As we enter the first weekend of October, the University of Oklahoma football team doesn’t really look like they miss their Heisman Trophy-winning quarterback from 2017. But there’s a good chance that, just a couple of months from now, they’ll certainly be nostalgic about where he was able to lead them.
After watching Baker Mayfield get taken with the first overall pick in the 2017 NFL Draft, head coach Lincoln Riley’s offense hasn’t skipped a beat; in fact, it might even be a little better. Through five games this season, the Sooners are 8th in the nation in points per game (48.6) and 12th in the nation in yards per game (523).
Quarterback Kyler Murray, the pro-baseball-bound replacement for Mayfield, is third in the nation in touchdown passes (17), completing over 70% of his passes for a ridiculous 13.4 yards per attempt (the highest in America). Perhaps just as noteworthy is the fact that, at least as of right now, it might be neck-and-neck between him and the University of Alabama’s Tua Tagovailoa when it comes to this year’s Heisman Trophy race.

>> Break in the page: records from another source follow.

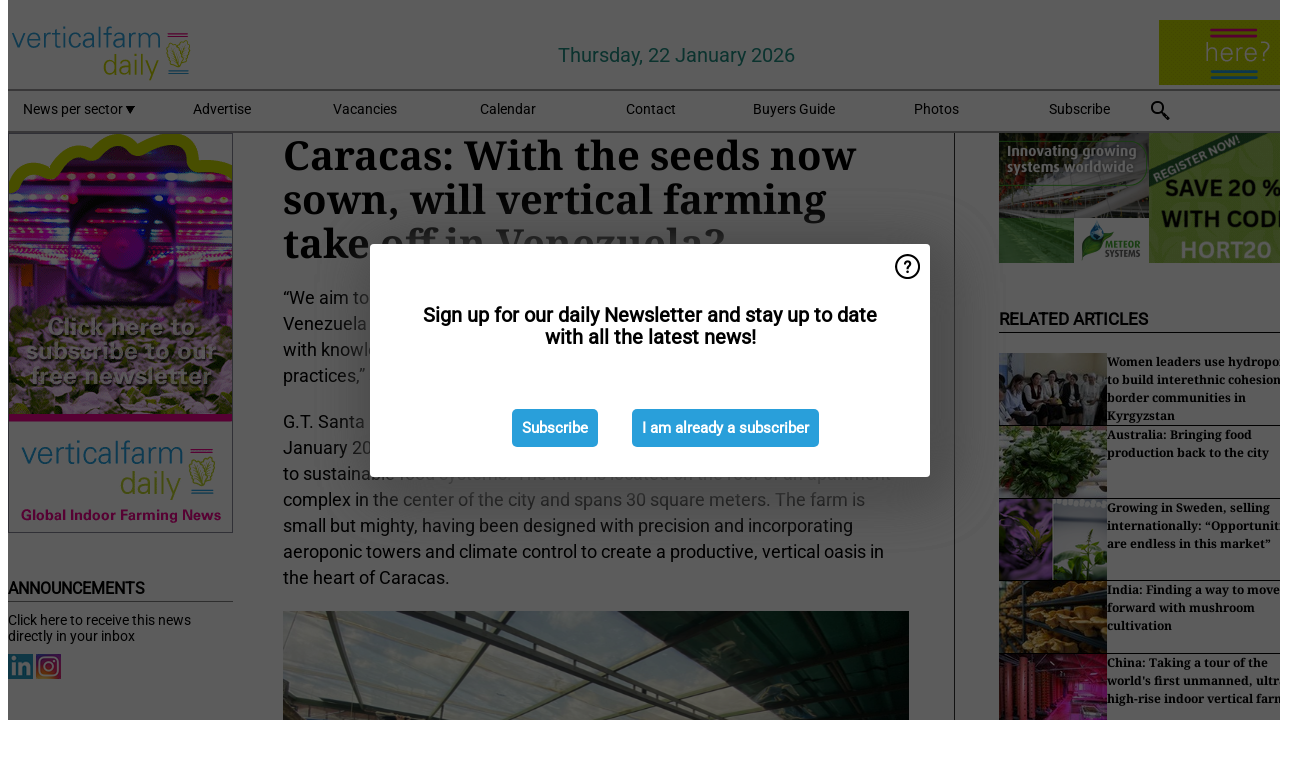

--- FILE ---
content_type: text/html; charset=utf-8
request_url: https://www.verticalfarmdaily.com/widget/top/1089/
body_size: 35
content:

    <section>
        <h2>Top 5 - last month</h2>
        <ul>
                <li>
                    <a href="/article/9800676/researchers-seek-industry-input-on-strawberries-grown-using-cea/">
                        <article>Researchers seek industry input on strawberries grown using CEA</article>
                    </a>
                </li>
                <li>
                    <a href="/article/9798980/the-world-s-tallest-indoor-vertical-farm-opens-in-singapore/">
                        <article>The &#x27;world&#x2019;s tallest indoor vertical farm&#x27; opens in Singapore</article>
                    </a>
                </li>
                <li>
                    <a href="/article/9799291/growup-creditors-owed-ps120m-in-vertical-farming-administration/">
                        <article>GrowUp creditors owed &#xA3;120m in vertical farming administration</article>
                    </a>
                </li>
                <li>
                    <a href="/article/9798287/aerofarms-revises-warn-notice-to-delay-virginia-facility-closure-until-mid-january/">
                        <article>AeroFarms revises WARN notice to delay Virginia facility closure until mid-January</article>
                    </a>
                </li>
                <li>
                    <a href="/article/9802240/flower-grower-starts-in-house-propagation-in-vertical-farm/">
                        <article>Flower grower starts in-house propagation in vertical farm</article>
                    </a>
                </li>
        </ul>
    </section>
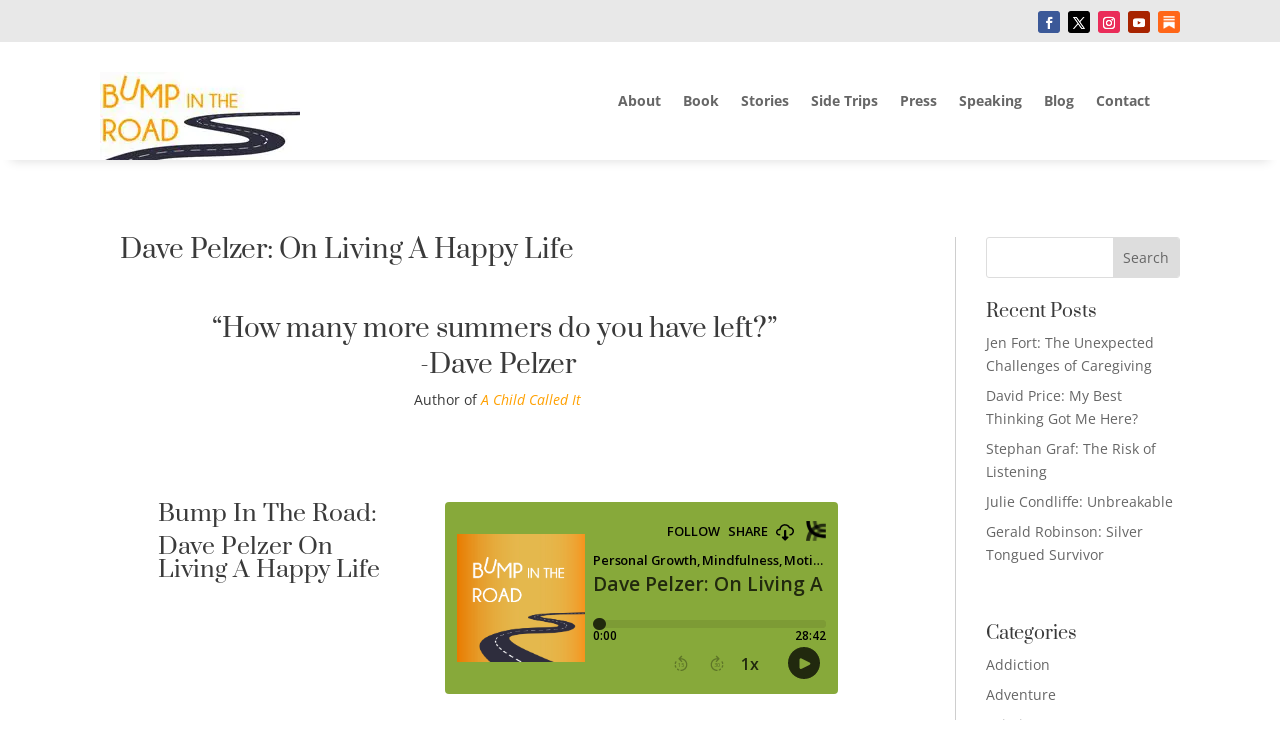

--- FILE ---
content_type: text/css
request_url: https://bumpintheroad.us/wp-content/et-cache/37278/et-core-unified-37278.min.css?ver=1757264627
body_size: 718
content:
.et_pb_row{width:90%}.et_pb_widget_area_left{border-right:0px;padding-right:0px}.woocommerce a.button.alt,.woocommerce-page a.button.alt,.woocommerce button.button.alt,.woocommerce-page button.button.alt,.woocommerce input.button.alt,.woocommerce-page input.button.alt,.woocommerce #respond input#submit.alt,.woocommerce-page #respond input#submit.alt,.woocommerce #content input.button.alt,.woocommerce-page #content input.button.alt,.woocommerce a.button,.woocommerce-page a.button,.woocommerce button.button,.woocommerce-page button.button,.woocommerce input.button,.woocommerce-page input.button,.woocommerce #respond input#submit,.woocommerce-page #respond input#submit,.woocommerce #content input.button,.woocommerce-page #content input.button,.et_pb_button{color:#fff;background-color:#000;font-size:14px!important;font-weight:bold;padding:14px 48px}body .et_pb_button:hover,.woocommerce a.button.alt:hover,.woocommerce-page a.button.alt:hover,.woocommerce button.button.alt:hover,.woocommerce-page button.button.alt:hover,.woocommerce input.button.alt:hover,.woocommerce-page input.button.alt:hover,.woocommerce #respond input#submit.alt:hover,.woocommerce-page #respond input#submit.alt:hover,.woocommerce #content input.button.alt:hover,.woocommerce-page #content input.button.alt:hover,.woocommerce a.button:hover,.woocommerce-page a.button:hover,.woocommerce button.button:hover,.woocommerce-page button.button:hover,.woocommerce input.button:hover,.woocommerce-page input.button:hover,.woocommerce #respond input#submit:hover,.woocommerce-page #respond input#submit:hover,.woocommerce #content input.button:hover,.woocommerce-page #content input.button:hover,.et_pb_button:hover,.et_pb_module .et_pb_button:hover{color:#000;background-color:#000;font-size:14px!important;font-weight:bold;padding:14px 48px}.et_pb_button,.et_pb_button:hover,.et_pb_pricing_table_button,.et_pb_pricing_table_button:hover{padding:14px 48px}.et_pb_button:after{font-size:25px!important}.et_pb_text_0,.et_pb_text_0 h2{text-shadow:none!important}.ywsbs-trial-period{font-size:80%;font-weight:bold;padding-top:20px}.menu-right-section{display:flex;align-items:center}.menu-right-section .et_pb_menu{margin-bottom:0!important;margin-right:30px;flex:1}.menu-right-section .et_pb_social_media_follow li{margin-bottom:0}.et_pb_social_media_follow li a.icon{height:22px;width:22px}.et_pb_social_media_follow li a.icon::before{height:22px;width:22px;font-size:12px;line-height:24px}.v-top-4-mobile{display:none}@media screen and (max-width:600px){.menu-social{display:none}.menu-right-section .et_pb_menu{margin-right:0}.v-top-4-mobile .et_pb_social_media_follow_0_tb_header{display:block!important}.v-top-4-mobile{display:block}.v-top-social.et_pb_social_media_follow li{margin-bottom:0}}.et-social-rss a.icon:before{content:""!important;background:url(https://bumpintheroad.us/wp-content/uploads/2022/01/substack.png);background-size:contain!important;background-position:center!important}

--- FILE ---
content_type: text/css
request_url: https://bumpintheroad.us/wp-content/et-cache/37278/et-core-unified-tb-23085-tb-409-tb-114-deferred-37278.min.css?ver=1757264627
body_size: 649
content:
.et_pb_search_0_tb_body{overflow-x:hidden;overflow-y:hidden}.et_pb_search_0_tb_body input.et_pb_s{padding-top:0.715em!important;padding-right:0.715em!important;padding-bottom:0.715em!important;padding-left:0.715em!important;height:auto;min-height:0}.et_pb_column_1_tb_body{border-left-width:1px;border-left-color:#cecece;padding-left:30px}@media only screen and (max-width:980px){.et_pb_column_1_tb_body{border-left-width:1px;border-left-color:#cecece}}@media only screen and (max-width:767px){.et_pb_column_1_tb_body{border-left-width:1px;border-left-color:#cecece}}.et_pb_section_0_tb_footer.et_pb_section{padding-top:0px;padding-bottom:20px;margin-top:20px}.et_pb_row_0_tb_footer{border-top-width:2px}.et_pb_text_0_tb_footer,.et_pb_text_1_tb_footer{line-height:2em;font-size:12px;line-height:2em}.et_pb_text_0_tb_footer.et_pb_text a,.et_pb_text_1_tb_footer.et_pb_text a{color:#666666!important}.et_pb_text_0_tb_footer a,.et_pb_text_1_tb_footer a{text-decoration:underline}.et_pb_text_0_tb_footer h1,.et_pb_text_1_tb_footer h1{text-align:left}.et_pb_text_0_tb_footer h3{font-weight:700;text-transform:uppercase;font-size:12px;letter-spacing:5px;line-height:1.8em}.et_pb_text_1_tb_footer h3{font-weight:700;text-transform:uppercase;font-size:12px;letter-spacing:5px;line-height:1.8em;text-align:center}.et_pb_code_0_tb_footer{padding-top:0px;padding-bottom:0px;margin-top:0px!important;margin-bottom:0px!important}.et_pb_social_media_follow_network_0_tb_footer a.icon{background-color:#3b5998!important}.et_pb_social_media_follow_network_1_tb_footer a.icon{background-color:#000000!important}.et_pb_social_media_follow_network_2_tb_footer a.icon{background-color:#ea2c59!important}.et_pb_social_media_follow_network_3_tb_footer a.icon{background-color:#a82400!important}.et_pb_social_media_follow_network_4_tb_footer a.icon{background-color:#ff6719!important}@media only screen and (max-width:980px){.et_pb_row_0_tb_footer{border-top-width:2px}.et_pb_row_0_tb_footer.et_pb_row{padding-right:15px!important;padding-left:15px!important;padding-right:15px!important;padding-left:15px!important}.et_pb_text_1_tb_footer h1{text-align:center}}@media only screen and (max-width:767px){.et_pb_row_0_tb_footer{border-top-width:2px}}.et_pb_section_2.et_pb_section{padding-top:3px;padding-bottom:0px;margin-top:-58px}.et_pb_image_0{text-align:left;margin-left:0}.et_pb_section_3.et_pb_section{padding-top:0px}.et_pb_text_3{min-height:1041.4px;padding-bottom:1px!important}.et_pb_text_4.et_pb_text{color:#000000!important}.et_pb_text_4{width:400px}.et_pb_text_4.et_pb_module{margin-left:auto!important;margin-right:auto!important}@media only screen and (max-width:980px){.et_pb_image_0 .et_pb_image_wrap img{width:auto}}@media only screen and (max-width:767px){.et_pb_image_0 .et_pb_image_wrap img{width:auto}}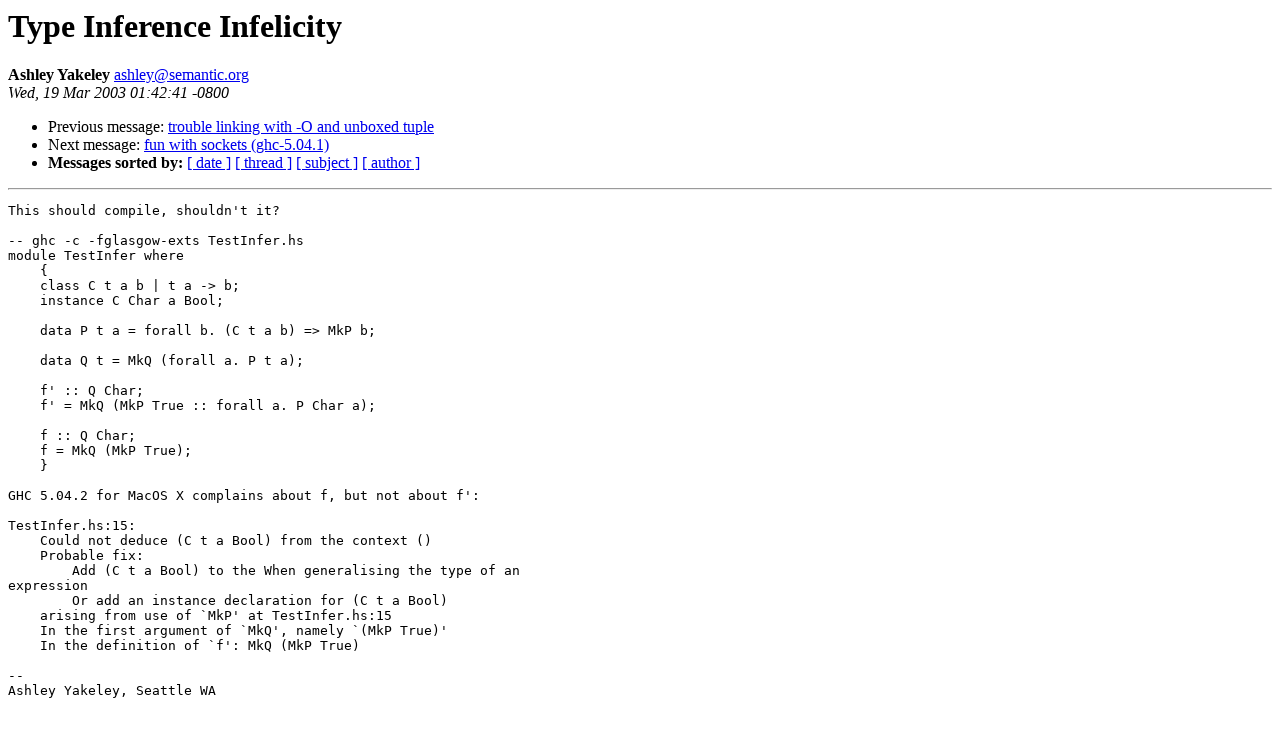

--- FILE ---
content_type: text/html
request_url: https://mail.haskell.org/pipermail/glasgow-haskell-users/2003-March/004959.html
body_size: 927
content:
<!DOCTYPE HTML PUBLIC "-//W3C//DTD HTML 3.2//EN">
<HTML>
 <HEAD>
   <TITLE> Type Inference Infelicity
   </TITLE>
   <LINK REL="Index" HREF="index.html" >
   <LINK REL="made" HREF="mailto:ashley%40semantic.org">
   <META NAME="robots" CONTENT="index,nofollow">
   
   <LINK REL="Previous"  HREF="004958.html">
   <LINK REL="Next"  HREF="004960.html">
 </HEAD>
 <BODY BGCOLOR="#ffffff">
   <H1>Type Inference Infelicity
   </H1>
    <B>Ashley Yakeley
    </B> 
    <A HREF="mailto:ashley%40semantic.org"
       TITLE="Type Inference Infelicity">ashley@semantic.org
       </A><BR>
    <I>Wed, 19 Mar 2003 01:42:41 -0800</I>
    <P><UL>
        <LI> Previous message: <A HREF="004958.html">trouble linking with -O and unboxed tuple
</A></li>
        <LI> Next message: <A HREF="004960.html">fun with sockets (ghc-5.04.1)
</A></li>
         <LI> <B>Messages sorted by:</B> 
              <a href="date.html#4959">[ date ]</a>
              <a href="thread.html#4959">[ thread ]</a>
              <a href="subject.html#4959">[ subject ]</a>
              <a href="author.html#4959">[ author ]</a>
         </LI>
       </UL>
    <HR>  
<!--beginarticle-->
<PRE>This should compile, shouldn't it?

-- ghc -c -fglasgow-exts TestInfer.hs
module TestInfer where
    {
    class C t a b | t a -&gt; b;
    instance C Char a Bool;

    data P t a = forall b. (C t a b) =&gt; MkP b;
    
    data Q t = MkQ (forall a. P t a);
    
    f' :: Q Char;
    f' = MkQ (MkP True :: forall a. P Char a);

    f :: Q Char;
    f = MkQ (MkP True);
    }

GHC 5.04.2 for MacOS X complains about f, but not about f':

TestInfer.hs:15:
    Could not deduce (C t a Bool) from the context ()
    Probable fix:
        Add (C t a Bool) to the When generalising the type of an 
expression
        Or add an instance declaration for (C t a Bool)
    arising from use of `MkP' at TestInfer.hs:15
    In the first argument of `MkQ', namely `(MkP True)'
    In the definition of `f': MkQ (MkP True)

-- 
Ashley Yakeley, Seattle WA


</PRE>
<!--endarticle-->
    <HR>
    <P><UL>
        <!--threads-->
	<LI> Previous message: <A HREF="004958.html">trouble linking with -O and unboxed tuple
</A></li>
	<LI> Next message: <A HREF="004960.html">fun with sockets (ghc-5.04.1)
</A></li>
         <LI> <B>Messages sorted by:</B> 
              <a href="date.html#4959">[ date ]</a>
              <a href="thread.html#4959">[ thread ]</a>
              <a href="subject.html#4959">[ subject ]</a>
              <a href="author.html#4959">[ author ]</a>
         </LI>
       </UL>
</body></html>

But two months from now, when the college football selection committee sits down to choose their “final four” teams that’ll play in the College Football Playoffs, how much will any of Oklahoma’s above-mentioned accolades really matter?
Football coaches will tell you that they don’t control the schedule, and that the only thing they do control is how prepared their teams are to face the teams on said schedule. That’s 100% true.
But what they also don’t control is the fact that the members of the selection committee aren’t going to be that overly impressed when looking at the Sooners’ early-season wins over programs like Florida Atlantic, UCLA, and Army.
While the second-half of Oklahoma’s schedule features more quality opponents, starting with this weekend’s Red River Shootout against the University of Texas, will running the table be enough to get the Sooners back into the Playoffs?
Do the simple math: assuming the SEC Champion, the Big 10 Champion, and the ACC Champion all finish with the same record as the Sooners. For the sake of argument, let’s assume all of them are undefeated. What happens when the selection committee has to decide between putting Oklahoma, or the loser of the SEC Championship Game – which will almost certainly be between Alabama and Georgia, which just so happens to be a rematch of last year’s National Championship game – as the last team in the playoffs?
For as good as Oklahoma might look on offense, there’s just no way they can make the “résumé” argument (it’s no secret that defense is merely an afterthought in the Big 12) or the “better team” argument (have you seen what Alabama and Georgia are doing to their respective opponents?).
Sure, there’s plenty of football left to be played between now and the end of November. But that doesn’t mean this question is going to go away.
It’s nice when your team scores 49 or more points in three of its first five games. But to borrow from the great philosophical thought experiment that raises questions regarding observation and perception: if the Sooners score a bunch of touchdowns, and nobody else around the nation is there to see it (since it happens against a non-noteworthy opponent), does it even matter?